> 出典本文
最近葬儀の打合せをしていると、葬儀が終わっていないのにも関わらず、葬儀後のご相談をされる方が増えてきました。
先日もお話を伺っていると、「葬儀終わるまでは小林さんいてくれるから心強いけど、葬儀終わったら相談していいか分からなくて」と・・・。
一般的に葬儀社というと『葬儀』だけの担当と思われているかも知れませんが、実際には四十九日法要などの法事やお香典返しなども手配しているのです。
また1周忌や3回忌と亡くなってから丸2年経っていてもご連絡いただくことも少なくないのです。
よく驚かれるのですが、我々葬儀社に『開店祝い』や『誕生日』のお花の注文をされる方もいらっしゃるのです。
なぜなら私達葬儀社は生花店と取引していますので、実はそういうことも手配することが出来るのです。

> 実施する課題
葬儀社の仕事についての上の文章から、「最近葬儀の打合せをしていると」で始まり「しなども手配しているのです。」で終わる部分を一字も変えずに返してください。

> データの内容
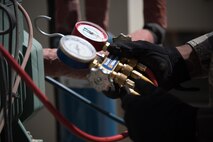 Whether conducting preventative maintenance or responding to needed repairs these dedicated technicians beat the heat and keep cool under pressure as they keep up with daily demands.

> 課題への回答
最近葬儀の打合せをしていると、葬儀が終わっていないのにも関わらず、葬儀後のご相談をされる方が増えてきました。
先日もお話を伺っていると、「葬儀終わるまでは小林さんいてくれるから心強いけど、葬儀終わったら相談していいか分からなくて」と・・・。
一般的に葬儀社というと『葬儀』だけの担当と思われているかも知れませんが、実際には四十九日法要などの法事やお香典返しなども手配しているのです。